Inference function not running properly

27Apoorva commented 6 years ago

In your inference function, it is written while kitty_data._current_train_epoch < 1: Since inference is gonna run only on test data, it will never increase current_train_epoch. Also, for some reason when I run inference function, after every 5 poses, the ground truth has 0,0,0 pose. Can you tell what is wrong in the code? Thanks

srinathdama commented 6 years ago

Hi @27Apoorva ,

I think it should be kitty_data._current_test_epoch only.

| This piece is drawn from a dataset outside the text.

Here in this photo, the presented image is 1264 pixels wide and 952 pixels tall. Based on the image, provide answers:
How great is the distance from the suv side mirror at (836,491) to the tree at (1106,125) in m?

Regarding your second query on ground truth, as their current logic in function "get_next_batch" is subtracting each frame pose with initial frame(cf) pose iterating from initial frame. you can eliminate that problem of pose becoming (0,0,0) by replacing "i" with "i+1".

`

            cf = self._current_initial_frame
            if self._pose_size == 3:
                pose = np.array([poses[i,3], poses[i,7], poses[i,11]]) - np.array([poses[cf,3], poses[cf,7], poses[cf,11]])
            else:
                pose = get_ground_6d_poses(poses[i,:]) - get_ground_6d_poses(poses[cf,:])

`

Are you able to train the model (I mean are you able to get good results on any sequences after training the model)?

Regards, srinath

arpitg1304 commented 6 years ago

Hi srinath, thanks for your reply. We are unable to use flownet for pretrained network and also we are getting memory error while using 1000 hidden layera in LSTM because of memory exhaustion. We have 6GB memory in 1060GPU. So we reduced the layers to 250, do you think it will give vood results

arpitg1304 commented 6 years ago

Also we fixed the inference function. Can you tell us more about the while and for loops you have written in the main function, it is bit confusing as how many epoch the training actually happens for

srinathdama commented 6 years ago

Hi @arpitg1304 , for flownet to make it work we used tensorflow 1.2.1 and opencv3.3 (build from source with cuda flag set on). We also got that out of memory error with LSTM size greater than 512. So kept the LSTM size to 512 only. We haven't changed much of the code. Coming to the while loop in main function, we bypassed the testing case as it is leading to not increasing the train trajectory at the end of a kitty sequence while training. After bypassing this you should be able to see training trajectory and epoch number being changed, otherwise model will train on the first sequence only.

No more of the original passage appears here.